I guess this talk of leaving the job less than completely ready to paint gets kind of stuck in my craw because I keep running into finishers lately who tell me the same thing. That it is impossible to do a smooth finish. These guys often consider themselves hotshots. But when I see them work I notice that they rarely use a lights to check their work. They do not check to make sure the joints are as close to dead flat as is reasonably possible. They don't even keep their broad knives filed straight to use as flat joint "checkers". They do minimal cutting and prefilling of the walls prior to taping. So sure, if you don't have good fundamental habits, and a sound plan on how to finish the job, you are going to have problems. Where I live many of the guys learned the trade in the last 10-15 years when a finish for "skip trowel texture" or even just enough finish for diamond finish colored plaster, was the norm. Now most everything is level 5 or 4 for paint. And these same guys are lacking in the proper skills necessary. But they are not lacking in their hotshot egos. So I am not commenting on the skills of anyone here on this site. I am commenting on some of the finishers with whom I sometimes quarrel on the jobsites.


----------



## Bazooka-Joe (Dec 31, 2010)

endo_alley said:


> I guess this talk of leaving the job less than completely ready to paint gets kind of stuck in my craw because I keep running into finishers lately who tell me the same thing. That it is impossible to do a smooth finish. These guys often consider themselves hotshots. But when I see them work I notice that they rarely use a lights to check their work. They do not check to make sure the joints are as close to dead flat as is reasonably possible. They don't even keep their broad knives filed straight to use as flat joint "checkers". They do minimal cutting and prefilling of the walls prior to taping. So sure, if you don't have good fundamental habits, and a sound plan on how to finish the job, you are going to have problems. Where I live many of the guys learned the trade in the last 10-15 years when a finish for "skip trowel texture" or even just enough finish for diamond finish colored plaster, was the norm. Now most everything is level 5 or 4 for paint. And these same guys are lacking in the proper skills necessary. But they are not lacking in their hotshot egos. So I am not commenting on the skills of anyone here on this site. I am commenting on some of the finishers with whom I sometimes quarrel on the jobsites.

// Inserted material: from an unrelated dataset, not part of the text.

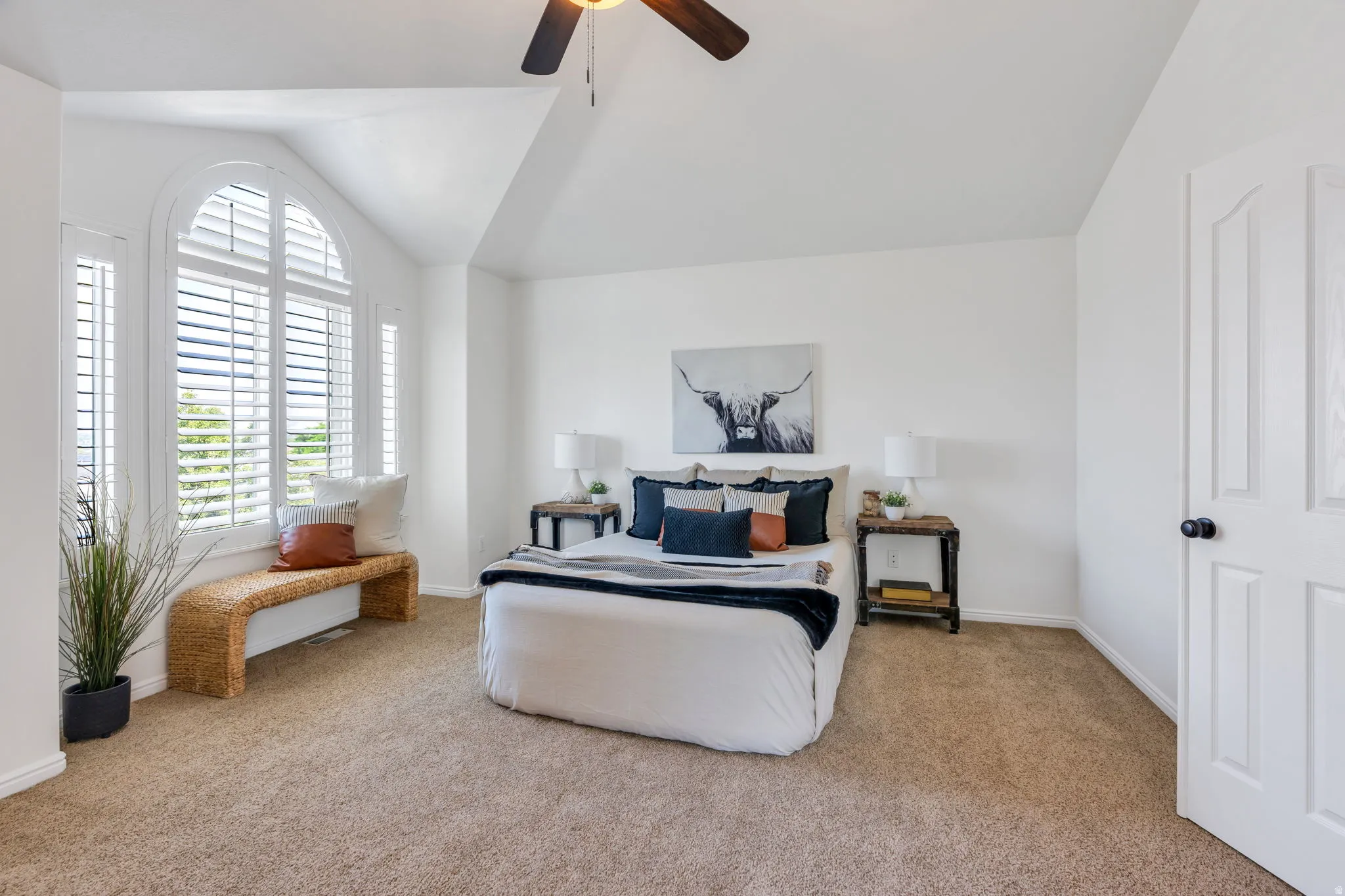 Large primary suite with view windows, plantation shutters and vaulted ceiling with ceiling fan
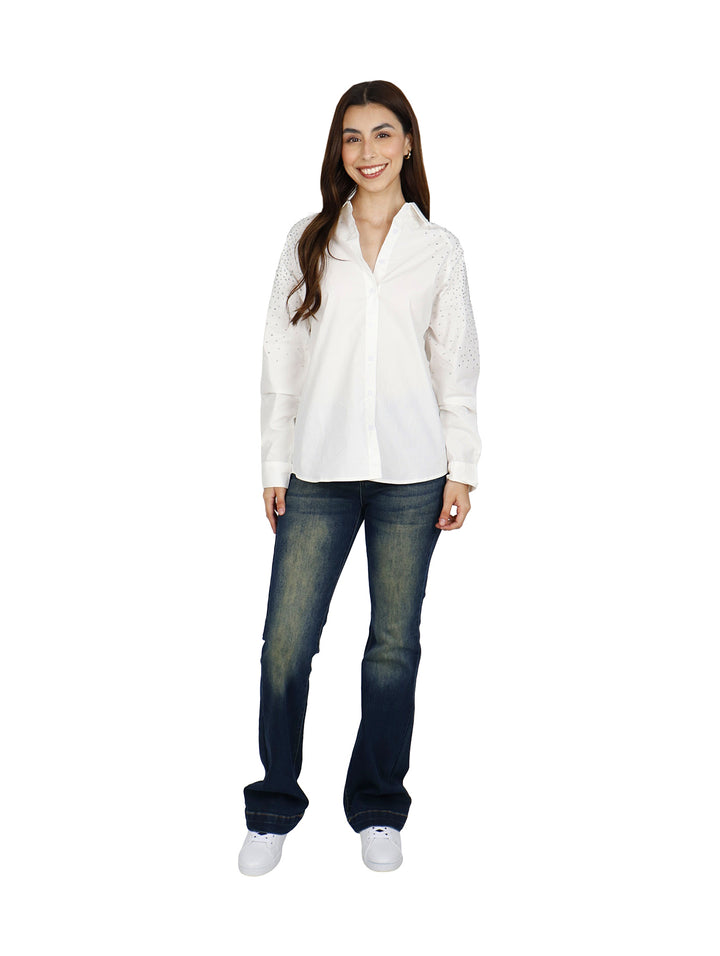 Mujer vistiendo una camisa blanca oversize de manga larga con detalles brillantes en los hombros.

why worry bout anyone else


----------



## endo_alley (Nov 2, 2013)

Bazooka-Joe said:


> why worry bout anyone else


Cuz they want me to take them in under my wing and give them money is why.


----------



## Bazooka-Joe (Dec 31, 2010)

endo_alley said:


> Cuz they want me to take them in under my wing and give them money is why.


I quit that show, taught some Gumbies and they made a mess so no more


----------



## fr8train (Jan 20, 2008)

We cut out mashed edges, loose paper on butts, and smashed board. I knife check when I start running the boxes to make sure everything is right. Knife check bead while coating. Plenty of ambient light while coating (usually) and pole sanding, and light check while sponge sanding. I even like using never-miss for touch-up, because it's cheap insurance that I don't miss sanding that touch-up

Is my final product prefect? By no means. But, I do turn over a good product. Also, I will re-coat something on sanding day if it needs it.


----------